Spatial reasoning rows
· · · ·

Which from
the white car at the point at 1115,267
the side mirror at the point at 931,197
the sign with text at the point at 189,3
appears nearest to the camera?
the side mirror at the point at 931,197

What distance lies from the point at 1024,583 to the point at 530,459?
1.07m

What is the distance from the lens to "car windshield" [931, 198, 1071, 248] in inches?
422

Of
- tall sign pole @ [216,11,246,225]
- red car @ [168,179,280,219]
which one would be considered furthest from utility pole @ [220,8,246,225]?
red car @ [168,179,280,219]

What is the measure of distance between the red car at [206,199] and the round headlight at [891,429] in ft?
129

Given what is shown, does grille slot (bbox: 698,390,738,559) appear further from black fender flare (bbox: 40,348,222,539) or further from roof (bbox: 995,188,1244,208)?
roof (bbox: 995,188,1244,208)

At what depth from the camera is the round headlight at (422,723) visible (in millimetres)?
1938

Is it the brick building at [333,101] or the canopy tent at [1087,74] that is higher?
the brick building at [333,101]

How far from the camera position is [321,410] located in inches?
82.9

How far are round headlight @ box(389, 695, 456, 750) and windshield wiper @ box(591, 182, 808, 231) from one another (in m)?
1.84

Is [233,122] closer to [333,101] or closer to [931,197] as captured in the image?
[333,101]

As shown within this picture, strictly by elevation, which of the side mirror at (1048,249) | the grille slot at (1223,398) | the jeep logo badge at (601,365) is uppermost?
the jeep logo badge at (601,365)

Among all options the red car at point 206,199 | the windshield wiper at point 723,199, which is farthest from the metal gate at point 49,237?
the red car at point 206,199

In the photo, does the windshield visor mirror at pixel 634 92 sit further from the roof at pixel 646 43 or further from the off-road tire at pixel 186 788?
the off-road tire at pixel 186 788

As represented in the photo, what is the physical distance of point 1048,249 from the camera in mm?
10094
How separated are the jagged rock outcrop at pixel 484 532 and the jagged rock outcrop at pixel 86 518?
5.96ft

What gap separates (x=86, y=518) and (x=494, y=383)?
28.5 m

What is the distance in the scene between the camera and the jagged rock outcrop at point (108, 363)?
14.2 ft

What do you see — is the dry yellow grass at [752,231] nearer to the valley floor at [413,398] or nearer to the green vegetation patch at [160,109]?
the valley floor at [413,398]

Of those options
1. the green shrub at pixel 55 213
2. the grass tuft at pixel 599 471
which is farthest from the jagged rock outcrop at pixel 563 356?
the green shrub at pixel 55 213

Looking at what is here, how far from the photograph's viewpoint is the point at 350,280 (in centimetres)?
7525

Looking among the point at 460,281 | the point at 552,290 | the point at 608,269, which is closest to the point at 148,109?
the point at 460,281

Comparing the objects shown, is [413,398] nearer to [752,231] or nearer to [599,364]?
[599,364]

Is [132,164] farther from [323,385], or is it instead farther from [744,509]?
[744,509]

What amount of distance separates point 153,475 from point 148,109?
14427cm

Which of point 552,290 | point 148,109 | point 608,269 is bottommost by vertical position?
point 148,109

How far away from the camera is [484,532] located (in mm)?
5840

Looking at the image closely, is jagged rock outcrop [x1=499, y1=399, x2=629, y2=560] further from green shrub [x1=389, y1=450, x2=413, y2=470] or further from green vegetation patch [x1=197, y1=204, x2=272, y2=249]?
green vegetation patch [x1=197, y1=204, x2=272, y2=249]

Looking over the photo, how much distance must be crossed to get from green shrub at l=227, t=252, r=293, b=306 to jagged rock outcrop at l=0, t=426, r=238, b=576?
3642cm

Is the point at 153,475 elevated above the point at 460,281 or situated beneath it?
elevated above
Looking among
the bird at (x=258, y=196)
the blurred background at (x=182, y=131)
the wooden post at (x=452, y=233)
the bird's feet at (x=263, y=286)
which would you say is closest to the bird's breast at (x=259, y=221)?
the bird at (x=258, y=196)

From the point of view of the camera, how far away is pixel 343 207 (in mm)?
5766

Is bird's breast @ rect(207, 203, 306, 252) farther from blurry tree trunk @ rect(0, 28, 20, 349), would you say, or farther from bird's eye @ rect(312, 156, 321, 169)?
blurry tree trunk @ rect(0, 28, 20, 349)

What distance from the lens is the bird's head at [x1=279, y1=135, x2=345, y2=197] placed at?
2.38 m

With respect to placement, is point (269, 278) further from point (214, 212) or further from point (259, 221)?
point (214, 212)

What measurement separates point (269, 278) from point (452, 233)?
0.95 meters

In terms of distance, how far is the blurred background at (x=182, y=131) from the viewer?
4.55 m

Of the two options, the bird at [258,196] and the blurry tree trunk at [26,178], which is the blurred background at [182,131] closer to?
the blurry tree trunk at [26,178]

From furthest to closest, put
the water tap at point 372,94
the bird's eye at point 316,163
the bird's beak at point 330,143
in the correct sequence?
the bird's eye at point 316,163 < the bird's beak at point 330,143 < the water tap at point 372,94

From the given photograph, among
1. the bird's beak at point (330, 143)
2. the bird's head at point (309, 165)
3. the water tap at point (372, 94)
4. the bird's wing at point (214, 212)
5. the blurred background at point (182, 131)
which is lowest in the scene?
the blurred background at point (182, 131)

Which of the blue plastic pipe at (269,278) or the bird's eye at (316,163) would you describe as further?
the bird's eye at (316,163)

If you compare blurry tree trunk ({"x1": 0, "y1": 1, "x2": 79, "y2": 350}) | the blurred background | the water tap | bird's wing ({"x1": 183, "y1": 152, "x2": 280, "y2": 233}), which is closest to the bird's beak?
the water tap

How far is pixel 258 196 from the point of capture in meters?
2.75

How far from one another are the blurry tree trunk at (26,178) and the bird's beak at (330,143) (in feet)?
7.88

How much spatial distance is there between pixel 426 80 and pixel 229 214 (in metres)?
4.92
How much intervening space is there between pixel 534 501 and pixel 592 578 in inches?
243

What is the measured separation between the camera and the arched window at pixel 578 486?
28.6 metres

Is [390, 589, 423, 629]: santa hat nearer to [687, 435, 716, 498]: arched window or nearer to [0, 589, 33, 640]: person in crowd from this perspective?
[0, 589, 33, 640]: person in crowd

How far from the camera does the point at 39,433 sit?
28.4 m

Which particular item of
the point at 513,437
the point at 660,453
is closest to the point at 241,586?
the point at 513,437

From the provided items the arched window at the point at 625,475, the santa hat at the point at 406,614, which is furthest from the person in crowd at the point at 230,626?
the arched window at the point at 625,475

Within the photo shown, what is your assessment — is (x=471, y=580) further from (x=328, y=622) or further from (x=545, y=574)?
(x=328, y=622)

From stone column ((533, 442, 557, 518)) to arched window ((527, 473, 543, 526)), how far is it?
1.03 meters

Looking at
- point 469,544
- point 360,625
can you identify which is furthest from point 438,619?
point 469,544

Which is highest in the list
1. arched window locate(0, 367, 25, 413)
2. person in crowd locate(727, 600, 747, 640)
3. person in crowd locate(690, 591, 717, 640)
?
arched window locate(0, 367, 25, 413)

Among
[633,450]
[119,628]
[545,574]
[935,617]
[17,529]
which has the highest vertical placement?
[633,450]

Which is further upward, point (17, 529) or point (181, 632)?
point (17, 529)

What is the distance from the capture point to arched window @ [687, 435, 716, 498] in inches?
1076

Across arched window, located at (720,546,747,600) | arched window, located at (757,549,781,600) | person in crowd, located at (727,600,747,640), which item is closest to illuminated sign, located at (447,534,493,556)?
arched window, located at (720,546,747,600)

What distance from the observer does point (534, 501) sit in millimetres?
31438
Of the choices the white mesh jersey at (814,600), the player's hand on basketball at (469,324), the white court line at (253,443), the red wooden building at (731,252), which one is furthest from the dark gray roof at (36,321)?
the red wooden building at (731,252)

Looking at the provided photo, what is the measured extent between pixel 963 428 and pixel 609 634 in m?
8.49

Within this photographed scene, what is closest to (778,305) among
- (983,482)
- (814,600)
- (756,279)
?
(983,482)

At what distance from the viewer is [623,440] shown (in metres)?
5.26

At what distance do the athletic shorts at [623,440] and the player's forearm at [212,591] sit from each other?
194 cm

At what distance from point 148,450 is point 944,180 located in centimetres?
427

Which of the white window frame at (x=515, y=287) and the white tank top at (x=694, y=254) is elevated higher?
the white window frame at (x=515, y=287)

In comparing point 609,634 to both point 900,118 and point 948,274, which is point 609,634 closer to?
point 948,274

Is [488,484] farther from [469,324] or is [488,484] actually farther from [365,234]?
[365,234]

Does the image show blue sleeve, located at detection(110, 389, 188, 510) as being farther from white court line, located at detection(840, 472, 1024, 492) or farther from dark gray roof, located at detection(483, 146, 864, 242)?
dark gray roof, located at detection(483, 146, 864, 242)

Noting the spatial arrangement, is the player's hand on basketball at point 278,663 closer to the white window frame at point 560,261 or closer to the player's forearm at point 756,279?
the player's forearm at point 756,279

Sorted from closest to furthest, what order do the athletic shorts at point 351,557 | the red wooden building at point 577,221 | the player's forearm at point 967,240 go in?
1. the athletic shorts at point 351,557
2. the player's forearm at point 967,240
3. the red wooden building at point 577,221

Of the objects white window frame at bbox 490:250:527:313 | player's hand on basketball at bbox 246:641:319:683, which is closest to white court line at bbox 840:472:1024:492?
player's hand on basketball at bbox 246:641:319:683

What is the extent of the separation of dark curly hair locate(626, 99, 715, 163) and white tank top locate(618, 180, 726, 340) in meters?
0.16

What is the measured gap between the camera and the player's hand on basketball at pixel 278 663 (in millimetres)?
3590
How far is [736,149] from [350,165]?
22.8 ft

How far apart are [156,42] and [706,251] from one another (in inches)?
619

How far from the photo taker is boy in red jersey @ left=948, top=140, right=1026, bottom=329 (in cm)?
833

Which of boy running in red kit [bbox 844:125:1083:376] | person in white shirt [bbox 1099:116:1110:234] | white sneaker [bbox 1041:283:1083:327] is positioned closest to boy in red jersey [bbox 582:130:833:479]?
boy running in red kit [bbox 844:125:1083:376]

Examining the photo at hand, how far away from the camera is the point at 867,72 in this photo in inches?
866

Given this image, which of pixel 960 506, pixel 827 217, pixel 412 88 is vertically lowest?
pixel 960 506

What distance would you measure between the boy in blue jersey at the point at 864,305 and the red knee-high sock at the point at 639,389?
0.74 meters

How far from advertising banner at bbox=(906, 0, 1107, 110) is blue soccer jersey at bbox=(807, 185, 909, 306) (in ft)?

· · · ·

* Task requirements:
Reproduce the rows starting at the line containing "Sorted from closest" and ending at the last row, replacing "photo taker" with "camera operator" and leaving everything else unchanged.

* Finished exercise:
Sorted from closest to furthest, what order do the athletic shorts at point 351,557 | the red wooden building at point 577,221 | the player's forearm at point 967,240 go in?
1. the athletic shorts at point 351,557
2. the player's forearm at point 967,240
3. the red wooden building at point 577,221

Of the objects white window frame at bbox 490:250:527:313 | player's hand on basketball at bbox 246:641:319:683, which is closest to white court line at bbox 840:472:1024:492?
player's hand on basketball at bbox 246:641:319:683

What is the extent of the separation of dark curly hair locate(626, 99, 715, 163) and white tank top locate(618, 180, 726, 340) in meters?
0.16

What is the measured gap between the camera and the player's hand on basketball at pixel 278 663 (in millimetres)?
3590
How far is [736,149] from [350,165]?
22.8 ft

How far apart are [156,42] and [706,251] from one another (in inches)?
619

How far from the camera operator is boy in red jersey @ left=948, top=140, right=1026, bottom=329 (in cm)?
833

Which of boy running in red kit [bbox 844:125:1083:376] | person in white shirt [bbox 1099:116:1110:234] | white sneaker [bbox 1041:283:1083:327] is positioned closest to boy in red jersey [bbox 582:130:833:479]?
boy running in red kit [bbox 844:125:1083:376]

Examining the photo at hand, how far away from the camera is the point at 867,72 in this photo in inches?
866

Given this image, which of pixel 960 506, pixel 827 217, pixel 412 88 is vertically lowest?
pixel 960 506

What distance would you measure between the boy in blue jersey at the point at 864,305 and the red knee-high sock at the point at 639,389?
0.74 meters

How far from advertising banner at bbox=(906, 0, 1107, 110) is blue soccer jersey at bbox=(807, 185, 909, 306) (in ft)?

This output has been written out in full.